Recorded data
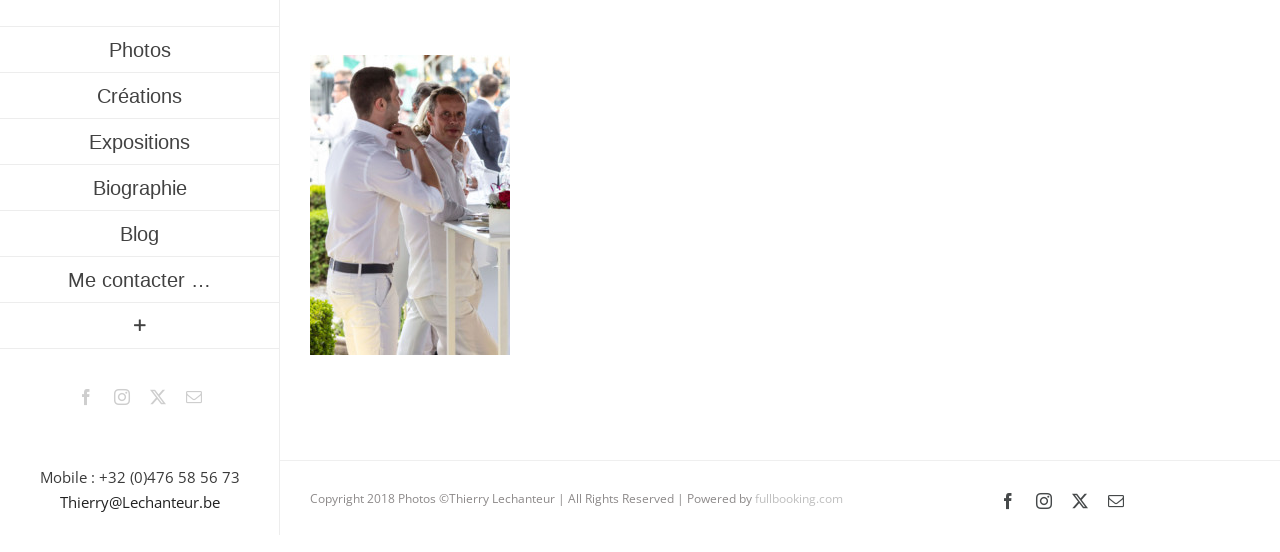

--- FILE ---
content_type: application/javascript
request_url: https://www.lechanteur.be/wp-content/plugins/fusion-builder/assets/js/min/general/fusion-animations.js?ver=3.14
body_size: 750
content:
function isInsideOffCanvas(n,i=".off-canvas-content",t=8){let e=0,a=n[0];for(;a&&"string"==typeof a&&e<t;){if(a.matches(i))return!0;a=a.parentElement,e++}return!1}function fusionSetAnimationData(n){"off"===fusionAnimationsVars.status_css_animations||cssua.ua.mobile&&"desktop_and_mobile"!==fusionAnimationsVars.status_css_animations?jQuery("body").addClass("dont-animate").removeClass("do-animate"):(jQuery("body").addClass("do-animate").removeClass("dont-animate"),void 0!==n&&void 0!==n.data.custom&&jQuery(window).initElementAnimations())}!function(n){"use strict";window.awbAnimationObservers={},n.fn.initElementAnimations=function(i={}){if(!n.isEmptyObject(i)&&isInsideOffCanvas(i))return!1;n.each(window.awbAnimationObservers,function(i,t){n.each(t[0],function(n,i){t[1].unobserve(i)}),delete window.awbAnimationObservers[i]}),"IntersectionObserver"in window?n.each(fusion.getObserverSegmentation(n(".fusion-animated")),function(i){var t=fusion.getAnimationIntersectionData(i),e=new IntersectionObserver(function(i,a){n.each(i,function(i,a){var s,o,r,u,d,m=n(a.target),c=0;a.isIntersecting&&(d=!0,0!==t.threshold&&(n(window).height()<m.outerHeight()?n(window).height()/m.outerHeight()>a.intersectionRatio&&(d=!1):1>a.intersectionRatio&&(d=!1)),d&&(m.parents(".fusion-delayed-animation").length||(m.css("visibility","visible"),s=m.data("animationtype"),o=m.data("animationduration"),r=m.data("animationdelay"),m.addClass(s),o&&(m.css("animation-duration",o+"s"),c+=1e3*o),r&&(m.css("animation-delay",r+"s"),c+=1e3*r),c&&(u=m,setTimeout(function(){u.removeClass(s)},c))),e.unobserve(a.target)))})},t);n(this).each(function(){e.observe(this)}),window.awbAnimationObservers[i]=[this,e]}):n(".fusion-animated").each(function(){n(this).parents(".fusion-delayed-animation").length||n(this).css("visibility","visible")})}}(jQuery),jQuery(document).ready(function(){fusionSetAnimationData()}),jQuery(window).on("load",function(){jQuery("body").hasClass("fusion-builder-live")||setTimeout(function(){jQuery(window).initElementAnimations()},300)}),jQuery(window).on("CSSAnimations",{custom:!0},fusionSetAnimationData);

What the task requires
The word is "fusion". Copy every line above where it appears.

Solution to this problem
request_url: https://www.lechanteur.be/wp-content/plugins/fusion-builder/assets/js/min/general/fusion-animations.js?ver=3.14
function isInsideOffCanvas(n,i=".off-canvas-content",t=8){let e=0,a=n[0];for(;a&&"string"==typeof a&&e<t;){if(a.matches(i))return!0;a=a.parentElement,e++}return!1}function fusionSetAnimationData(n){"off"===fusionAnimationsVars.status_css_animations||cssua.ua.mobile&&"desktop_and_mobile"!==fusionAnimationsVars.status_css_animations?jQuery("body").addClass("dont-animate").removeClass("do-animate"):(jQuery("body").addClass("do-animate").removeClass("dont-animate"),void 0!==n&&void 0!==n.data.custom&&jQuery(window).initElementAnimations())}!function(n){"use strict";window.awbAnimationObservers={},n.fn.initElementAnimations=function(i={}){if(!n.isEmptyObject(i)&&isInsideOffCanvas(i))return!1;n.each(window.awbAnimationObservers,function(i,t){n.each(t[0],function(n,i){t[1].unobserve(i)}),delete window.awbAnimationObservers[i]}),"IntersectionObserver"in window?n.each(fusion.getObserverSegmentation(n(".fusion-animated")),function(i){var t=fusion.getAnimationIntersectionData(i),e=new IntersectionObserver(function(i,a){n.each(i,function(i,a){var s,o,r,u,d,m=n(a.target),c=0;a.isIntersecting&&(d=!0,0!==t.threshold&&(n(window).height()<m.outerHeight()?n(window).height()/m.outerHeight()>a.intersectionRatio&&(d=!1):1>a.intersectionRatio&&(d=!1)),d&&(m.parents(".fusion-delayed-animation").length||(m.css("visibility","visible"),s=m.data("animationtype"),o=m.data("animationduration"),r=m.data("animationdelay"),m.addClass(s),o&&(m.css("animation-duration",o+"s"),c+=1e3*o),r&&(m.css("animation-delay",r+"s"),c+=1e3*r),c&&(u=m,setTimeout(function(){u.removeClass(s)},c))),e.unobserve(a.target)))})},t);n(this).each(function(){e.observe(this)}),window.awbAnimationObservers[i]=[this,e]}):n(".fusion-animated").each(function(){n(this).parents(".fusion-delayed-animation").length||n(this).css("visibility","visible")})}}(jQuery),jQuery(document).ready(function(){fusionSetAnimationData()}),jQuery(window).on("load",function(){jQuery("body").hasClass("fusion-builder-live")||setTimeout(function(){jQuery(window).initElementAnimations()},300)}),jQuery(window).on("CSSAnimations",{custom:!0},fusionSetAnimationData);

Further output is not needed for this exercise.